▸ Your goal: Return, word for word, the line containing "common name: crab-eating mongoose" and every line after it through the last line of the records below.

▸ Recorded information:
....................

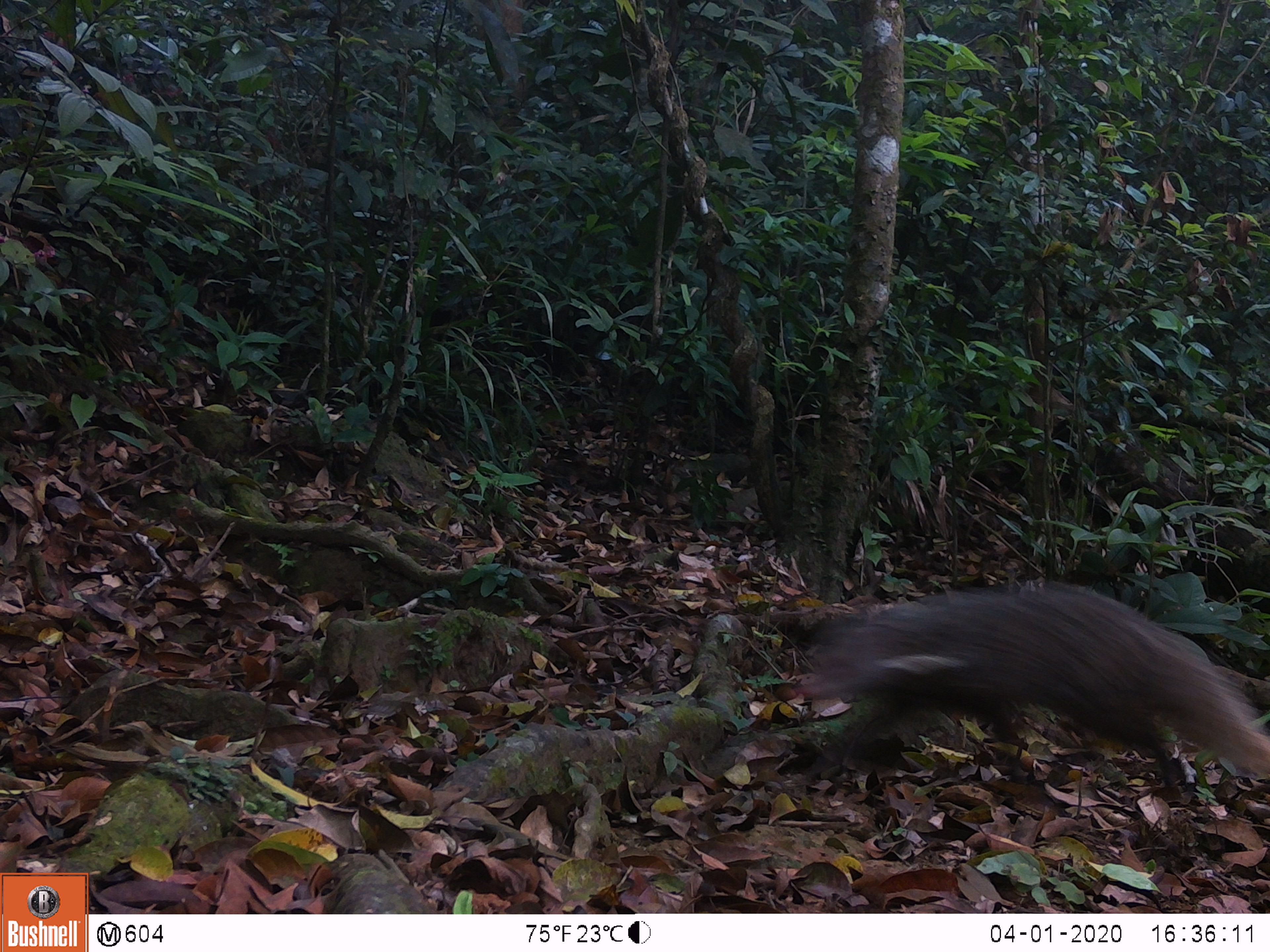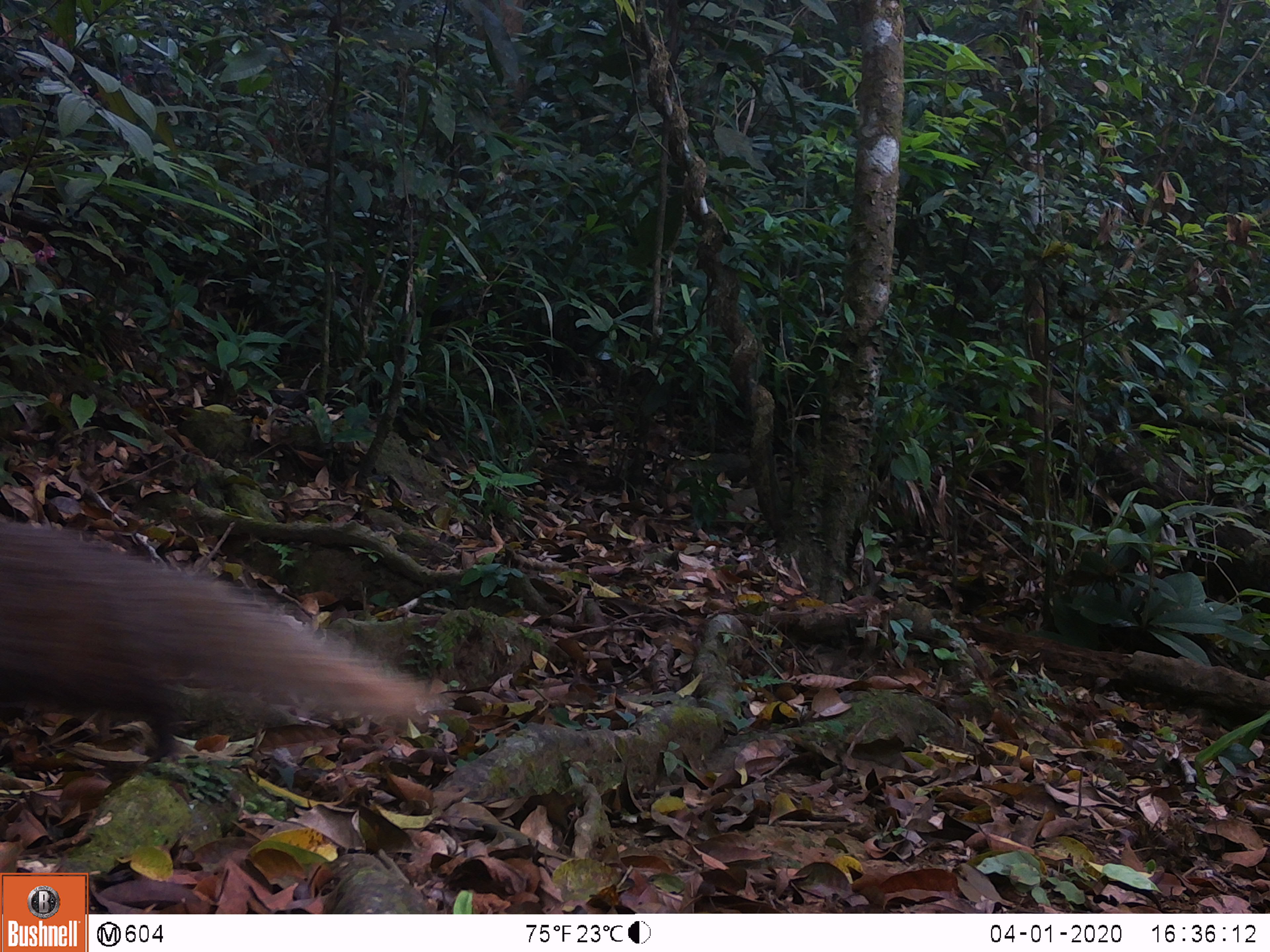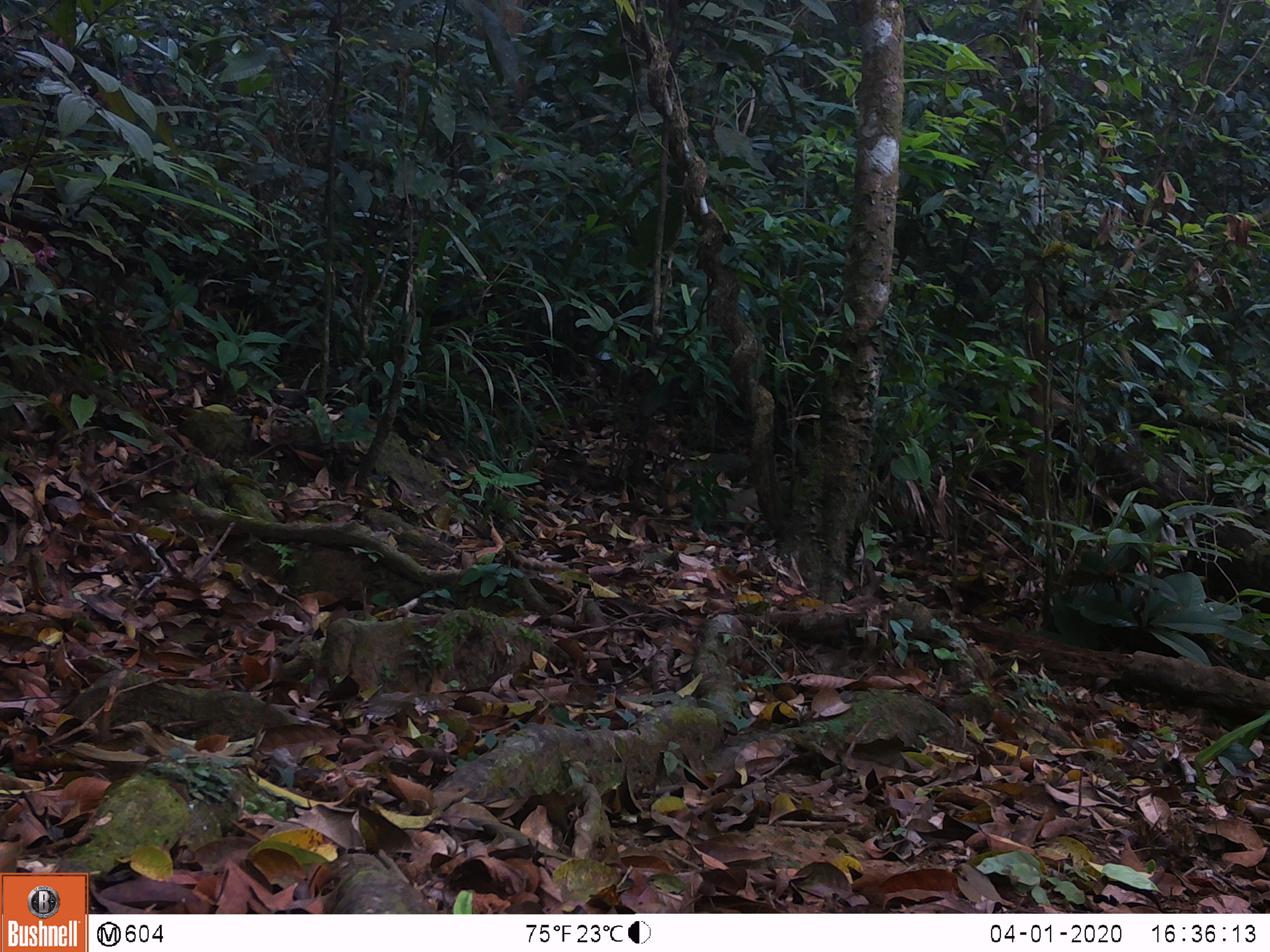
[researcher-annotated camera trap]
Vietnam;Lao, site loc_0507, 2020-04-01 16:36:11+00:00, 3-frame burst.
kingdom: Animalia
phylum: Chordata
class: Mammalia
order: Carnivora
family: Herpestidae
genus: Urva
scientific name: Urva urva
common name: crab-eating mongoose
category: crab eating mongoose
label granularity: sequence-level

....................

▸ Written solution:
common name: crab-eating mongoose
category: crab eating mongoose
label granularity: sequence-level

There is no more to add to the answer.